▸ Problem set
[A] Decide whether each statement agrees with the Chinese word vectors page, answering yes or no and quoting the deciding words: (i) the project offers more than 100 Chinese word vectors; (ii) the project supplies an English analogical reasoning dataset; (iii) anyone using the embeddings and the CA8 dataset is asked to cite the paper.
[B] Reproduce the passage of the Chinese word vectors page between "This project provides" and "their word vectors.", inclusive.

▸ Quoted text

● ● ● ● ● ● ●

上百种预训练中文词向量：Chinese-Word-Vectors

2019 年 2 月 26 日 AINLP

昨天聊到腾讯 AI Lab 的词向量：相似词查询：玩转腾讯 AI Lab 中文词向量，今天趁热打铁，推荐Github上的一个中文词向量项目：Chinese-Word-Vectors ，Github地址，可点击文末"阅读原文"查看：

https://github.com/Embedding/Chinese-Word-Vectors

这个项目发布于去年年中，和ACL 2018的论文相伴而发：《Analogical Reasoning on Chinese Morphological and Semantic Relations》，作者团队来自北京师范大学和中国人民大学。该项目基于百度百科，中文维基百科、人民日报、搜狗新闻、知乎问答、微博等中文语料预训练了上百种中文词向量，Github主页上每个词向量都对应有百度网盘链接，感兴趣的同学可以关注，以下来自Github原文。

Chinese Word Vectors 中文词向量

This project provides 100+ Chinese Word Vectors (embeddings) trained with different representations (dense and sparse), context features (word, ngram, character, and more), and corpora. One can easily obtain pre-trained vectors with different properties and use them for downstream tasks.

Moreover, we provide a Chinese analogical reasoning dataset CA8 and an evaluation toolkit for users to evaluate the quality of their word vectors.

Reference

Please cite the paper, if using these embeddings and CA8 dataset.

● ● ● ● ● ● ●

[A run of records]

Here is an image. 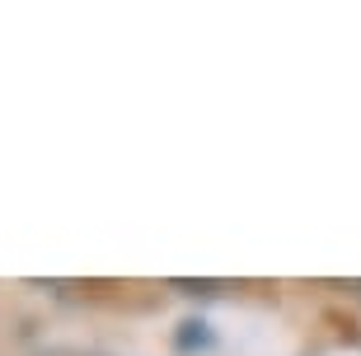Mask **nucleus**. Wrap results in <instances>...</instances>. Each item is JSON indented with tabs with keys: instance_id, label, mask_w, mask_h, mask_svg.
Masks as SVG:
<instances>
[{
	"instance_id": "f257e3e1",
	"label": "nucleus",
	"mask_w": 361,
	"mask_h": 356,
	"mask_svg": "<svg viewBox=\"0 0 361 356\" xmlns=\"http://www.w3.org/2000/svg\"><path fill=\"white\" fill-rule=\"evenodd\" d=\"M192 343H212V333H207V324H183V333H178V347H192Z\"/></svg>"
}]
</instances>
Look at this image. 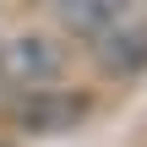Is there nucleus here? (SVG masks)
I'll return each instance as SVG.
<instances>
[{"mask_svg": "<svg viewBox=\"0 0 147 147\" xmlns=\"http://www.w3.org/2000/svg\"><path fill=\"white\" fill-rule=\"evenodd\" d=\"M65 76V49L49 33H11L0 38V82L16 93H49Z\"/></svg>", "mask_w": 147, "mask_h": 147, "instance_id": "nucleus-1", "label": "nucleus"}, {"mask_svg": "<svg viewBox=\"0 0 147 147\" xmlns=\"http://www.w3.org/2000/svg\"><path fill=\"white\" fill-rule=\"evenodd\" d=\"M93 60H98V71H109V76H136L147 65V22L125 16V22H115L109 33H98V38H93Z\"/></svg>", "mask_w": 147, "mask_h": 147, "instance_id": "nucleus-2", "label": "nucleus"}, {"mask_svg": "<svg viewBox=\"0 0 147 147\" xmlns=\"http://www.w3.org/2000/svg\"><path fill=\"white\" fill-rule=\"evenodd\" d=\"M49 11H55L60 33L82 38V44H93L98 33H109V27L125 22V16H136L125 0H49Z\"/></svg>", "mask_w": 147, "mask_h": 147, "instance_id": "nucleus-3", "label": "nucleus"}, {"mask_svg": "<svg viewBox=\"0 0 147 147\" xmlns=\"http://www.w3.org/2000/svg\"><path fill=\"white\" fill-rule=\"evenodd\" d=\"M125 5H131V11H142V5H147V0H125Z\"/></svg>", "mask_w": 147, "mask_h": 147, "instance_id": "nucleus-4", "label": "nucleus"}]
</instances>
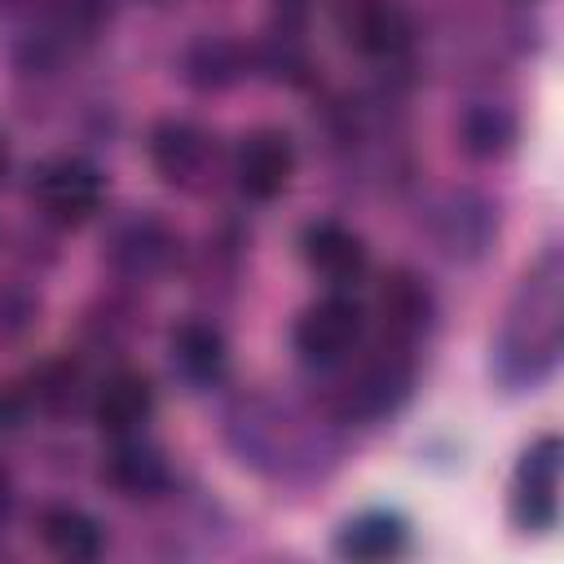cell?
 <instances>
[{
  "instance_id": "obj_11",
  "label": "cell",
  "mask_w": 564,
  "mask_h": 564,
  "mask_svg": "<svg viewBox=\"0 0 564 564\" xmlns=\"http://www.w3.org/2000/svg\"><path fill=\"white\" fill-rule=\"evenodd\" d=\"M295 141L282 128H256L238 141L229 176L238 185L242 198L251 203H273L278 194H286L291 176H295Z\"/></svg>"
},
{
  "instance_id": "obj_15",
  "label": "cell",
  "mask_w": 564,
  "mask_h": 564,
  "mask_svg": "<svg viewBox=\"0 0 564 564\" xmlns=\"http://www.w3.org/2000/svg\"><path fill=\"white\" fill-rule=\"evenodd\" d=\"M88 410H93V423L115 441V436H137L150 414H154V383L132 370V366H119L110 370L93 392H88Z\"/></svg>"
},
{
  "instance_id": "obj_27",
  "label": "cell",
  "mask_w": 564,
  "mask_h": 564,
  "mask_svg": "<svg viewBox=\"0 0 564 564\" xmlns=\"http://www.w3.org/2000/svg\"><path fill=\"white\" fill-rule=\"evenodd\" d=\"M0 4H13V0H0Z\"/></svg>"
},
{
  "instance_id": "obj_5",
  "label": "cell",
  "mask_w": 564,
  "mask_h": 564,
  "mask_svg": "<svg viewBox=\"0 0 564 564\" xmlns=\"http://www.w3.org/2000/svg\"><path fill=\"white\" fill-rule=\"evenodd\" d=\"M26 198L40 220H48L57 229H79L101 212L106 176L97 163H88L79 154H53L31 167Z\"/></svg>"
},
{
  "instance_id": "obj_20",
  "label": "cell",
  "mask_w": 564,
  "mask_h": 564,
  "mask_svg": "<svg viewBox=\"0 0 564 564\" xmlns=\"http://www.w3.org/2000/svg\"><path fill=\"white\" fill-rule=\"evenodd\" d=\"M84 392V370L70 361V357H53L44 366H35L31 375V388H26V401L44 414H70L75 401Z\"/></svg>"
},
{
  "instance_id": "obj_7",
  "label": "cell",
  "mask_w": 564,
  "mask_h": 564,
  "mask_svg": "<svg viewBox=\"0 0 564 564\" xmlns=\"http://www.w3.org/2000/svg\"><path fill=\"white\" fill-rule=\"evenodd\" d=\"M335 35L370 57V62H397L414 44V13L405 0H335Z\"/></svg>"
},
{
  "instance_id": "obj_9",
  "label": "cell",
  "mask_w": 564,
  "mask_h": 564,
  "mask_svg": "<svg viewBox=\"0 0 564 564\" xmlns=\"http://www.w3.org/2000/svg\"><path fill=\"white\" fill-rule=\"evenodd\" d=\"M511 520L524 533H551L560 520V436L542 432L516 463Z\"/></svg>"
},
{
  "instance_id": "obj_26",
  "label": "cell",
  "mask_w": 564,
  "mask_h": 564,
  "mask_svg": "<svg viewBox=\"0 0 564 564\" xmlns=\"http://www.w3.org/2000/svg\"><path fill=\"white\" fill-rule=\"evenodd\" d=\"M9 172V145H4V132H0V176Z\"/></svg>"
},
{
  "instance_id": "obj_2",
  "label": "cell",
  "mask_w": 564,
  "mask_h": 564,
  "mask_svg": "<svg viewBox=\"0 0 564 564\" xmlns=\"http://www.w3.org/2000/svg\"><path fill=\"white\" fill-rule=\"evenodd\" d=\"M225 436L242 454V463L269 471V476H295L313 467L326 454L322 432L300 419L295 410L269 401V397H247L225 414Z\"/></svg>"
},
{
  "instance_id": "obj_17",
  "label": "cell",
  "mask_w": 564,
  "mask_h": 564,
  "mask_svg": "<svg viewBox=\"0 0 564 564\" xmlns=\"http://www.w3.org/2000/svg\"><path fill=\"white\" fill-rule=\"evenodd\" d=\"M35 533L44 542L48 555L57 560H70V564H88L101 555L106 538H101V524L84 511V507H70V502H53L35 516Z\"/></svg>"
},
{
  "instance_id": "obj_3",
  "label": "cell",
  "mask_w": 564,
  "mask_h": 564,
  "mask_svg": "<svg viewBox=\"0 0 564 564\" xmlns=\"http://www.w3.org/2000/svg\"><path fill=\"white\" fill-rule=\"evenodd\" d=\"M330 375V414L339 423H379L397 414L414 388V348L375 339V348H357Z\"/></svg>"
},
{
  "instance_id": "obj_4",
  "label": "cell",
  "mask_w": 564,
  "mask_h": 564,
  "mask_svg": "<svg viewBox=\"0 0 564 564\" xmlns=\"http://www.w3.org/2000/svg\"><path fill=\"white\" fill-rule=\"evenodd\" d=\"M366 304L352 300L348 291H330L322 300H313L295 326H291V348L300 357L304 370L313 375H330L335 366H344L361 344H366Z\"/></svg>"
},
{
  "instance_id": "obj_22",
  "label": "cell",
  "mask_w": 564,
  "mask_h": 564,
  "mask_svg": "<svg viewBox=\"0 0 564 564\" xmlns=\"http://www.w3.org/2000/svg\"><path fill=\"white\" fill-rule=\"evenodd\" d=\"M31 317H35L31 295H22V291H0V339L22 335V330L31 326Z\"/></svg>"
},
{
  "instance_id": "obj_16",
  "label": "cell",
  "mask_w": 564,
  "mask_h": 564,
  "mask_svg": "<svg viewBox=\"0 0 564 564\" xmlns=\"http://www.w3.org/2000/svg\"><path fill=\"white\" fill-rule=\"evenodd\" d=\"M97 476L106 489H115L123 498H154L172 485L167 458L154 445H145L141 436H115V445L101 454Z\"/></svg>"
},
{
  "instance_id": "obj_21",
  "label": "cell",
  "mask_w": 564,
  "mask_h": 564,
  "mask_svg": "<svg viewBox=\"0 0 564 564\" xmlns=\"http://www.w3.org/2000/svg\"><path fill=\"white\" fill-rule=\"evenodd\" d=\"M242 70V53L229 40H198L185 53V79L198 88H225Z\"/></svg>"
},
{
  "instance_id": "obj_8",
  "label": "cell",
  "mask_w": 564,
  "mask_h": 564,
  "mask_svg": "<svg viewBox=\"0 0 564 564\" xmlns=\"http://www.w3.org/2000/svg\"><path fill=\"white\" fill-rule=\"evenodd\" d=\"M366 322H375L379 339L414 348L432 330V322H436V295H432V286L414 269H401L397 264V269H388L375 282Z\"/></svg>"
},
{
  "instance_id": "obj_19",
  "label": "cell",
  "mask_w": 564,
  "mask_h": 564,
  "mask_svg": "<svg viewBox=\"0 0 564 564\" xmlns=\"http://www.w3.org/2000/svg\"><path fill=\"white\" fill-rule=\"evenodd\" d=\"M458 145L471 159H498L516 145V115L498 101H471L458 115Z\"/></svg>"
},
{
  "instance_id": "obj_25",
  "label": "cell",
  "mask_w": 564,
  "mask_h": 564,
  "mask_svg": "<svg viewBox=\"0 0 564 564\" xmlns=\"http://www.w3.org/2000/svg\"><path fill=\"white\" fill-rule=\"evenodd\" d=\"M9 507H13V485H9V471L0 467V524L9 520Z\"/></svg>"
},
{
  "instance_id": "obj_10",
  "label": "cell",
  "mask_w": 564,
  "mask_h": 564,
  "mask_svg": "<svg viewBox=\"0 0 564 564\" xmlns=\"http://www.w3.org/2000/svg\"><path fill=\"white\" fill-rule=\"evenodd\" d=\"M150 163L163 176V185L203 194L216 176V137L189 119H163L150 132Z\"/></svg>"
},
{
  "instance_id": "obj_13",
  "label": "cell",
  "mask_w": 564,
  "mask_h": 564,
  "mask_svg": "<svg viewBox=\"0 0 564 564\" xmlns=\"http://www.w3.org/2000/svg\"><path fill=\"white\" fill-rule=\"evenodd\" d=\"M300 260L308 264V273H317L335 291H348L366 278L370 247L344 220H308L304 234H300Z\"/></svg>"
},
{
  "instance_id": "obj_24",
  "label": "cell",
  "mask_w": 564,
  "mask_h": 564,
  "mask_svg": "<svg viewBox=\"0 0 564 564\" xmlns=\"http://www.w3.org/2000/svg\"><path fill=\"white\" fill-rule=\"evenodd\" d=\"M308 9H313V0H273V13H278V22H282L286 31H295Z\"/></svg>"
},
{
  "instance_id": "obj_14",
  "label": "cell",
  "mask_w": 564,
  "mask_h": 564,
  "mask_svg": "<svg viewBox=\"0 0 564 564\" xmlns=\"http://www.w3.org/2000/svg\"><path fill=\"white\" fill-rule=\"evenodd\" d=\"M167 366L172 375L194 388V392H207L216 388L225 375H229V344L220 335L216 322L207 317H185L167 330Z\"/></svg>"
},
{
  "instance_id": "obj_6",
  "label": "cell",
  "mask_w": 564,
  "mask_h": 564,
  "mask_svg": "<svg viewBox=\"0 0 564 564\" xmlns=\"http://www.w3.org/2000/svg\"><path fill=\"white\" fill-rule=\"evenodd\" d=\"M427 234L436 242V251L454 264H476L494 238H498V212L480 189L454 185L445 194L432 198L427 207Z\"/></svg>"
},
{
  "instance_id": "obj_23",
  "label": "cell",
  "mask_w": 564,
  "mask_h": 564,
  "mask_svg": "<svg viewBox=\"0 0 564 564\" xmlns=\"http://www.w3.org/2000/svg\"><path fill=\"white\" fill-rule=\"evenodd\" d=\"M31 414V401L22 388H0V432L22 427V419Z\"/></svg>"
},
{
  "instance_id": "obj_12",
  "label": "cell",
  "mask_w": 564,
  "mask_h": 564,
  "mask_svg": "<svg viewBox=\"0 0 564 564\" xmlns=\"http://www.w3.org/2000/svg\"><path fill=\"white\" fill-rule=\"evenodd\" d=\"M176 260V238L172 229L150 216V212H132L123 216L110 238H106V264L123 278V282H150L159 278L167 264Z\"/></svg>"
},
{
  "instance_id": "obj_18",
  "label": "cell",
  "mask_w": 564,
  "mask_h": 564,
  "mask_svg": "<svg viewBox=\"0 0 564 564\" xmlns=\"http://www.w3.org/2000/svg\"><path fill=\"white\" fill-rule=\"evenodd\" d=\"M410 546V524L397 511H361L335 533L344 560H392Z\"/></svg>"
},
{
  "instance_id": "obj_1",
  "label": "cell",
  "mask_w": 564,
  "mask_h": 564,
  "mask_svg": "<svg viewBox=\"0 0 564 564\" xmlns=\"http://www.w3.org/2000/svg\"><path fill=\"white\" fill-rule=\"evenodd\" d=\"M564 352V256L560 247H542L538 260L520 273L498 335L489 344V375L507 392L542 388Z\"/></svg>"
}]
</instances>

● ● ● ● ● ● ●

▸ Answers to the tasks
[A]
(i) Yes: "This project provides 100+ Chinese Word Vectors"
(ii) No: "we provide a Chinese analogical reasoning dataset CA8"
(iii) Yes: "Please cite the paper, if using these embeddings and CA8 dataset."

[B]
This project provides 100+ Chinese Word Vectors (embeddings) trained with different representations (dense and sparse), context features (word, ngram, character, and more), and corpora. One can easily obtain pre-trained vectors with different properties and use them for downstream tasks.

Moreover, we provide a Chinese analogical reasoning dataset CA8 and an evaluation toolkit for users to evaluate the quality of their word vectors.